By the time she was 18 she found herself walking the Opening Ceremony of the Athens 2004 Olympic Games as a member of the New Zealand team—a photo of her mother by her side. “She’s with me, in my heart, all the time. Every Sunday, after church, my partner and I visit her at the grave,” she says. This past spring, Adams married her childhood friend, Gabriel Price, in a Mormon ceremony in Auckland, New Zealand. Her faith is as important to her as her sport.
Having undergone surgery for appendicitis just one month before her first Olympic Games, Adams placed eighth in Athens. But the loss didn’t discourage her. Instead, “it gave me the drive more than anything else to go to the next Olympic Games and do better,” she says.

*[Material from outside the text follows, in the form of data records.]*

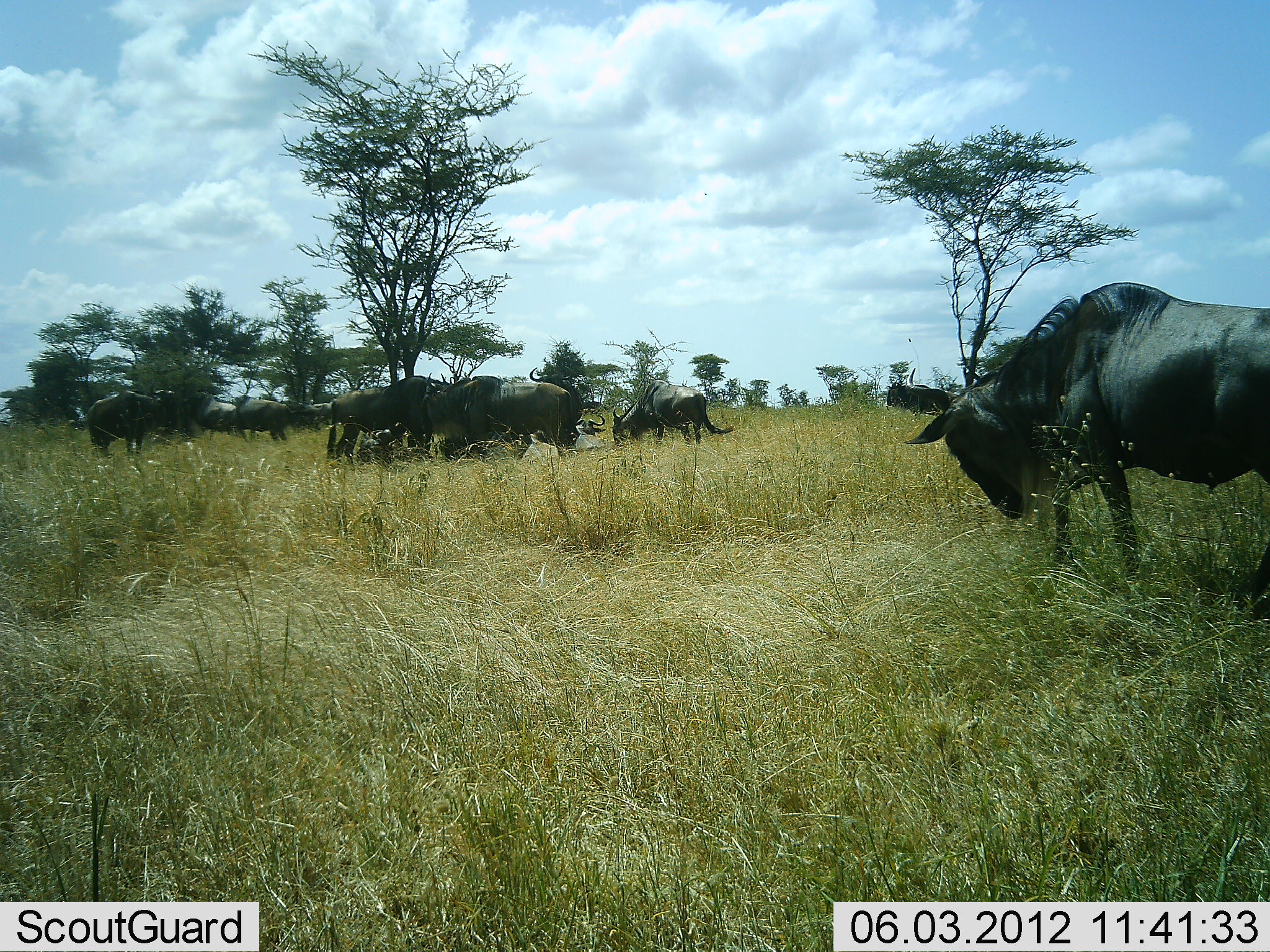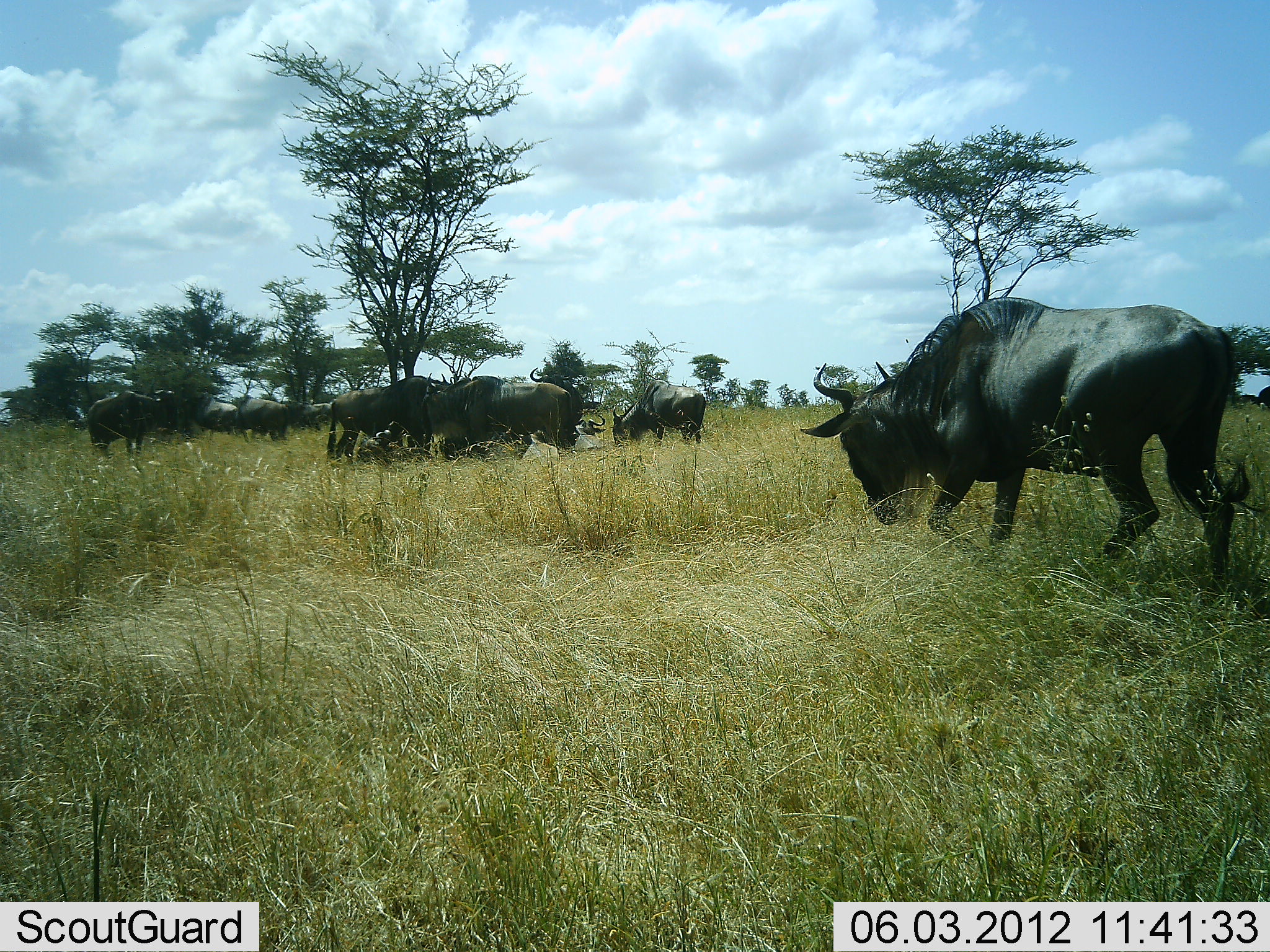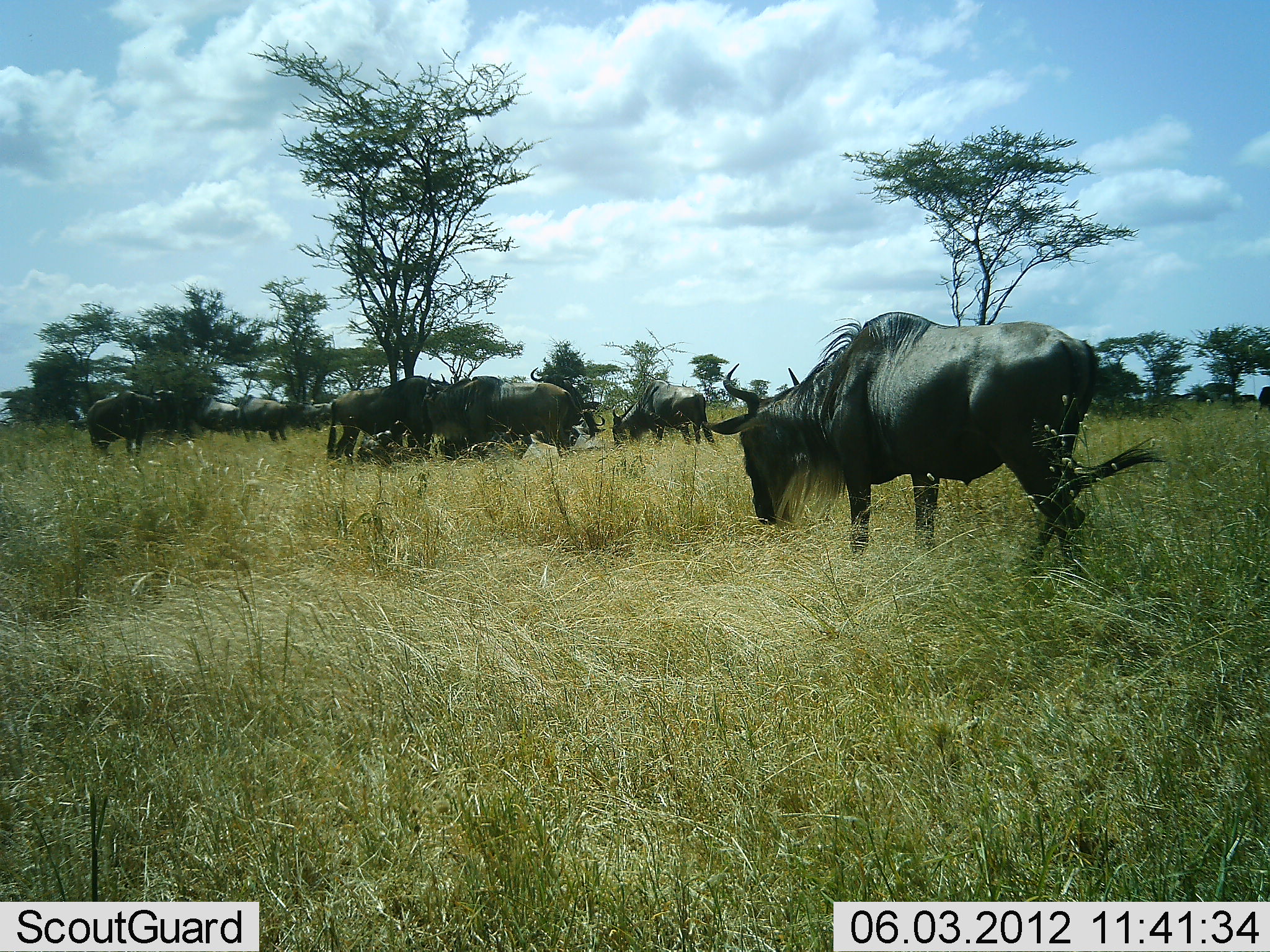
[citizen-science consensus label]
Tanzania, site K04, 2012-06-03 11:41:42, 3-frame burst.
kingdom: Animalia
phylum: Chordata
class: Mammalia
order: Artiodactyla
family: Bovidae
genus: Connochaetes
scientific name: Connochaetes taurinus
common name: blue wildebeest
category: wildebeest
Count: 10.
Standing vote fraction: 78%.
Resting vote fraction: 33%.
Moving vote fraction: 44%.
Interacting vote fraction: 22%.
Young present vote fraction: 0%.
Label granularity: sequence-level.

At the Beijing 2008 Olympic Games, Adams won gold, breaking a New Zealand and Oceania record of 20.56m. It was also her first event as a member of Team Visa, a group of world-class Olympic and Paralympic athletes who embody Visa’s values of acceptance, partnership and innovation. “Visa was able to bring my family to Beijing and really took care of them so I could focus on training,” she says. “We climbed the Great Wall of China, which was one of the most amazing experiences of my life—one of those things you cross of your bucket list.”
Four years later, Adams won gold again at the London 2012 Olympic Games. In addition to being a two-time Olympic Games gold medalist, Adams is also a four-time World Champion, three-time World Indoor Champion and two-time Commonwealth Games Champion. Her promise to her herself, you could say, has been fulfilled.
Adams comes from an athletic family—her half-brother, Steve Adams, is a professional basketball player for Oklahoma City. At seven feet tall, he takes after their late father Sydney “Sid” Adams, who moved to New Zealand after serving in the Royal Navy in England and later married Valerie’s mother, who was Tongan (a Polynesian culture).
This summer, Adams heads into her third Olympic Games in Rio as a veteran Team Visa member. “I’m very fortunate to be with Visa,” she says. “They value you as a person as well as an athlete.” What advice does she have for athletes, like U.S. Track and Field Champion and fellow Team Visa athlete English Gardner, who are entering their first Olympic Games? “It’s easy to be distracted by all of the free stuff, all of the food, all of the excitement,” she advises. “But remember what you’re there for and that’s to perform. The last thing you want is to have no mark, no throw, no jump. Stay focused and do your best. After that, you can go visit the food court,” she laughs.